Commitment is the key ingredient that separates sales winners from losers. Top performers show this five-part commitment to selling:
- They make a commitment to their company. Committed salespeople find reasons to be enthusiastic about their companies, realizing their futures are tied together.
- They make a commitment to their job. They stay abreast of developments in the sales field and their industries in general. They know what worked yesterday may not work today. They recognize that past success doesn’t guarantee future performance. But they know persistence, constantly striving for knowledge and refining existing talents will.
- They make a commitment to their customers. Committed salespeople always try to deliver the very best for their customers. They’re always available when problems develop and do everything in their power to act in their customers’ best interests by focusing on customer needs.
- They make a commitment to themselves. They recognize they’re in absolute control of their life. How they spend their time, how they educate themselves and how they develop their sales abilities is their responsibility.
- They understand they must be people of action. Knowledge isn’t enough. It’s necessary to both know and do — and top salespeople know this. They have exceptional will power and regularly take on unpleasant tasks and accomplish them. By taking care of these tasks before they become urgent, they give themselves much more time to handle emergencies.
Demonstrating commitment
Once salespeople develop these qualities — particularly a commitment to customers — they must demonstrate them.
Here are eight ways top salespeople demonstrate commitment to customers:
- Help the customer succeed. Top salespeople get a first-hand experience of how a prospect’s business operates. Just selling the right product or service isn’t enough. An experienced salesperson is in a unique position to offer ideas and suggestions that can benefit a customer’s business. Finding information that can help the customer gives a salesperson an opportunity to show that the goal is not just making the sale but helping the customer succeed.
- Make the sale a solution. The superior salesperson knows that what the customer buys will be soon judged as either valuable or a mistake. This is why time is spent framing the sale in a larger context, one that helps the customer appreciate the value of not just buying a product, but also buying a solution.
- Manage leads and customers effectively. Competent and swift account management separates the average salesperson from the superior professional. Top salespeople stay in constant touch, monitoring pending proposals and responding to any changes in the customer’s needs. This kind of hands-on treatment allows a salesperson to implement new strategies. Because the salesperson is in control, there is never a feeling of being overwhelmed or always trying to play catch up.
- Take cues from the customer’s page. Some salespeople fail because they come to the prospect with a predetermined agenda. They know what they want to sell and spend the time with the customer figuring out how to get the order signed. Manipulation doesn’t work with customers today. Customer focus does. When attention is fixed on the customer, valuable discoveries take place.

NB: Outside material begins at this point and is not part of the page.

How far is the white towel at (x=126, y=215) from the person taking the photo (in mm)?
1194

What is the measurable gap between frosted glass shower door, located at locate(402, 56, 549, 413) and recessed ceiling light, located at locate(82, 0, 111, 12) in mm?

- Don’t rush the customer. There’s a difference between being perceived as concerned and thorough, and trying to rush the customer into buying. The former ends in making a sale and the latter in turning off a prospect. The goal is to help the customer come to a buying decision that is natural, one in which the customer is comfortable. The major mistake is assuming when the customer should buy. Each situation is different. Even if a customer doesn’t return your calls or cancels a meeting, you shouldn’t assume that the customer isn’t interested. Customers have their own schedules today.
- Anticipate customer needs. Customers want to do business with leading edge suppliers. This is why leadership is one of the qualities that makes salespeople valuable to their customers and sets them apart from the competition. By looking carefully at the company, division or department, the top rung salesperson identifies future needs and develops a plan for initiating appropriate discussions.
- Cultivate prospects continuously. The average salesperson tries to control the buying process by deciding when the prospect stops being a prospect and goes to the “dead file.” If the prospect hasn’t bought in a certain length of time, the salesperson tears up the lead. This may be the single biggest mistake in selling today. While not every prospect buys, every salesperson has a long list of customers who eventually buy from someone else. It occurs because a salesperson stops cultivating the customer. Just staying in touch periodically can keep alive the possibility of getting the order.
- Stay on track. Be relentless. Average salespeople are easily distracted, jumping from one prospect to the next hoping to make a sale. Top salespeople stay with the plan. They aren’t always looking around for the latest gimmick or spending valuable time trying to find a “silver bullet.” They are totally directional. This doesn’t mean they are closed to new ideas. Rather, they evaluate every suggestion by a rigid standard: Will it help me get closer to the customer? If it fails to pass this test, they don’t waste their time. They know their sales come from being consistent with their prospects, always demonstrating their reliability.
Why salespeople lose commitment
Some salespeople lose commitment just as they’re about to achieve success. They get tired of waiting, trying or dreaming, and they give up, usually for one of the following six reasons:
- They really didn’t want what they were going after in the first place.
- They thought success would be easier.
- They thought success would come sooner than later.
- They lost belief in themselves or their mission or cause.
- They let someone else discourage them or talk them out of wanting it.
- They failed to realize that anything worthwhile takes time, patience and action.